→ Your instructions: After locating the line that contains "Tell me which of", quote it and all lines after it through the end of the entries, and nothing more. Pictures stay out.

--- start of Data listing ---

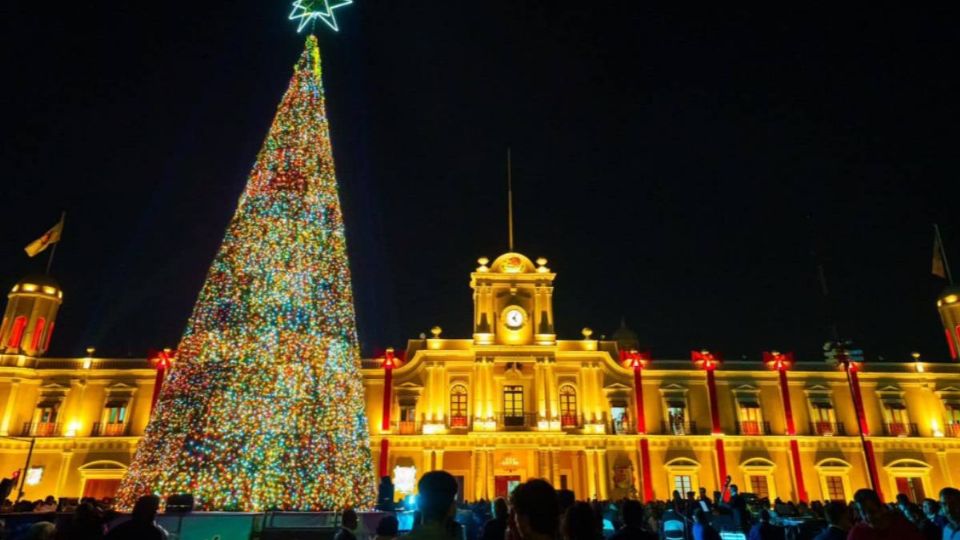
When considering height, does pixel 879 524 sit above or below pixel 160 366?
below

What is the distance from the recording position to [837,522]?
19.4 feet

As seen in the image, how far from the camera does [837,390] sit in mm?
29562

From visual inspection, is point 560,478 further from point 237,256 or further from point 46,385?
point 46,385

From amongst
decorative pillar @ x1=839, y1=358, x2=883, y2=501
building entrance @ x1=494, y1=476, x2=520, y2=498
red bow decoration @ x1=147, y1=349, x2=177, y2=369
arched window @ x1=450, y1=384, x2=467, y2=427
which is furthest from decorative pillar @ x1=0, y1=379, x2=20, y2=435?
decorative pillar @ x1=839, y1=358, x2=883, y2=501

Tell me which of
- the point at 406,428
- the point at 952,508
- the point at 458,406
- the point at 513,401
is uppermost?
the point at 513,401

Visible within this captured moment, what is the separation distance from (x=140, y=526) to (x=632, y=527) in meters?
3.61

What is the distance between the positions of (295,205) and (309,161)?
1165 mm

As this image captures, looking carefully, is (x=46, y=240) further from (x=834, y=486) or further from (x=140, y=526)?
(x=834, y=486)

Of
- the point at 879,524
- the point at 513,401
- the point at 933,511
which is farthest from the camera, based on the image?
the point at 513,401

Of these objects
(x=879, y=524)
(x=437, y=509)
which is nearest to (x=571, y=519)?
(x=437, y=509)

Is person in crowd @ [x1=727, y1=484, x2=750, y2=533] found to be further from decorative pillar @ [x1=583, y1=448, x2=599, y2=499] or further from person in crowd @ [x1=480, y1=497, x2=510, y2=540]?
decorative pillar @ [x1=583, y1=448, x2=599, y2=499]

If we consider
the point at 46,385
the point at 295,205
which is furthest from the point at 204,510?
the point at 46,385

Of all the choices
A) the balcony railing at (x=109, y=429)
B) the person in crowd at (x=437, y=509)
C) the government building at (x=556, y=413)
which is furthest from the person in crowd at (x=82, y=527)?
the balcony railing at (x=109, y=429)

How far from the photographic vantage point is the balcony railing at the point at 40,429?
1075 inches
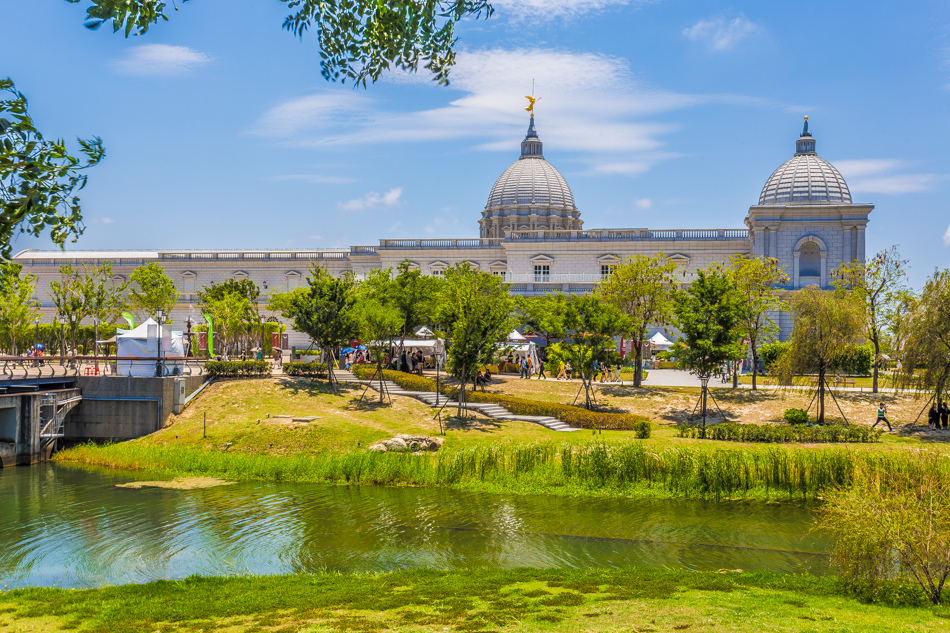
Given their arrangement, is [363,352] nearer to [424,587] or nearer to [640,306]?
[640,306]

--- end of Data listing ---

→ The answer:
Tell me which of
- the point at 406,428
- the point at 952,508
- the point at 458,406
- the point at 513,401
is uppermost?
the point at 513,401

Visible within this captured moment, what is the separation distance from (x=140, y=526) to (x=632, y=527) in meters?
3.61

What is the distance between the positions of (295,205) and (309,161)?
1165 mm

As this image captures, looking carefully, is (x=46, y=240) further from (x=834, y=486) or further from (x=140, y=526)?
(x=834, y=486)

Of
- the point at 879,524
- the point at 513,401
- the point at 933,511
which is farthest from the camera, based on the image?
the point at 513,401

Of these objects
(x=879, y=524)
(x=437, y=509)
which is nearest to (x=571, y=519)?
(x=437, y=509)

Is person in crowd @ [x1=727, y1=484, x2=750, y2=533] found to be further from decorative pillar @ [x1=583, y1=448, x2=599, y2=499] or further from person in crowd @ [x1=480, y1=497, x2=510, y2=540]?
decorative pillar @ [x1=583, y1=448, x2=599, y2=499]

If we consider
the point at 46,385
the point at 295,205
which is furthest from the point at 204,510?
the point at 46,385

Of all the choices
A) the balcony railing at (x=109, y=429)
B) the person in crowd at (x=437, y=509)
C) the government building at (x=556, y=413)
which is furthest from the person in crowd at (x=82, y=527)?
the balcony railing at (x=109, y=429)

How far from the photographic vantage point is the balcony railing at the point at 40,429?
1075 inches
Given their arrangement, is [363,352] nearer to [424,587] or nearer to [640,306]?
[640,306]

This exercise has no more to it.